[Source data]
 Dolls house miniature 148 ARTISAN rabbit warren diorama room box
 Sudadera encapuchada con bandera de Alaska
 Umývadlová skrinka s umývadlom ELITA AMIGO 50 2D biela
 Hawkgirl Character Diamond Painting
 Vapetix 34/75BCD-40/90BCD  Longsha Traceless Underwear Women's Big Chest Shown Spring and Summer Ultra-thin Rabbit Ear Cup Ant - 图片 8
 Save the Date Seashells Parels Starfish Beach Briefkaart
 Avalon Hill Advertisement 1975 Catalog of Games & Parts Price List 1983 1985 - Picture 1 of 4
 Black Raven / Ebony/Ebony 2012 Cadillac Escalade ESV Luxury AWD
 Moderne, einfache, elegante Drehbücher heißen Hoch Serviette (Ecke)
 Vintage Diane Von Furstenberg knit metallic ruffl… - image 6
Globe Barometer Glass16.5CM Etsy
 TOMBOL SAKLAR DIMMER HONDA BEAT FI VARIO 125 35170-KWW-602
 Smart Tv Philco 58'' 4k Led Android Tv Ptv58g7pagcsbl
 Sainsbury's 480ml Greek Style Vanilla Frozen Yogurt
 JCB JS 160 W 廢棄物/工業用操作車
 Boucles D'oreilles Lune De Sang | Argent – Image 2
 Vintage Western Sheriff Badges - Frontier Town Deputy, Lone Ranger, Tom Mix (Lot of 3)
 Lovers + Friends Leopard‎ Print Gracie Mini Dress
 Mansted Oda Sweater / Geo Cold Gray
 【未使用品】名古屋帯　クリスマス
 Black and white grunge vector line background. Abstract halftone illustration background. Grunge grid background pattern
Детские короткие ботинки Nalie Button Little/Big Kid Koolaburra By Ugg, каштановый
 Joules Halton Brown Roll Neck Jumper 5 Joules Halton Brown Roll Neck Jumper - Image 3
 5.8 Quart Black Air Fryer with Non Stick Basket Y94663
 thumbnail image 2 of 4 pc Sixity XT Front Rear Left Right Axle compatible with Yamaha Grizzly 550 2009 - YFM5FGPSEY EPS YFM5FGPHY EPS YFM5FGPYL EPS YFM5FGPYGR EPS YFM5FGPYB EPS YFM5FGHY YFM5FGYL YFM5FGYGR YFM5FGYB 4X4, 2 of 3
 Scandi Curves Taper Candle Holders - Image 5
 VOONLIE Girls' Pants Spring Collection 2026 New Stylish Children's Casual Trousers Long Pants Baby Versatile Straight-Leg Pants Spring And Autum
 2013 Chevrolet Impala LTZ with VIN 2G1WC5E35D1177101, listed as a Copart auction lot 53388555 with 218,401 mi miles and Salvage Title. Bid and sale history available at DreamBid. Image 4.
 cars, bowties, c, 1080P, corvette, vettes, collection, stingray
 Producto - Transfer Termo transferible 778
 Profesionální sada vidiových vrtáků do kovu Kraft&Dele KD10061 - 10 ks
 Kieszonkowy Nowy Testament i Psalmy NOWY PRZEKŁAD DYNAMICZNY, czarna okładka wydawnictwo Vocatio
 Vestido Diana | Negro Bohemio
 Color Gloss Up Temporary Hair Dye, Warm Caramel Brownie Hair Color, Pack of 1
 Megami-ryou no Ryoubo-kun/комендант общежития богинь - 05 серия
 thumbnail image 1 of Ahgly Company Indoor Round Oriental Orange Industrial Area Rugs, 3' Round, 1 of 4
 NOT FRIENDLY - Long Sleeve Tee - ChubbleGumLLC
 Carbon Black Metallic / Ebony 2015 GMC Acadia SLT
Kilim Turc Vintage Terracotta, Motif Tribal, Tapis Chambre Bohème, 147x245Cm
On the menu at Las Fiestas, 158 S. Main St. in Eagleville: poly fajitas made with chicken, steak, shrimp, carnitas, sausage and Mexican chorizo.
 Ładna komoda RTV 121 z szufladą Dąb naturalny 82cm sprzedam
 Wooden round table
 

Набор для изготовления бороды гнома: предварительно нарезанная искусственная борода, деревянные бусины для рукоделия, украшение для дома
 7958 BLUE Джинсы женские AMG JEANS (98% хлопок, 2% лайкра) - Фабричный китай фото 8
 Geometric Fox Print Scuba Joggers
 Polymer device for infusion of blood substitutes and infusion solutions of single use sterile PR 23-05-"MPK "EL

What is needed: Show all lines from the records above where the word "thumbnail" occurs.

Exercise result:
 thumbnail image 2 of 4 pc Sixity XT Front Rear Left Right Axle compatible with Yamaha Grizzly 550 2009 - YFM5FGPSEY EPS YFM5FGPHY EPS YFM5FGPYL EPS YFM5FGPYGR EPS YFM5FGPYB EPS YFM5FGHY YFM5FGYL YFM5FGYGR YFM5FGYB 4X4, 2 of 3
 thumbnail image 1 of Ahgly Company Indoor Round Oriental Orange Industrial Area Rugs, 3' Round, 1 of 4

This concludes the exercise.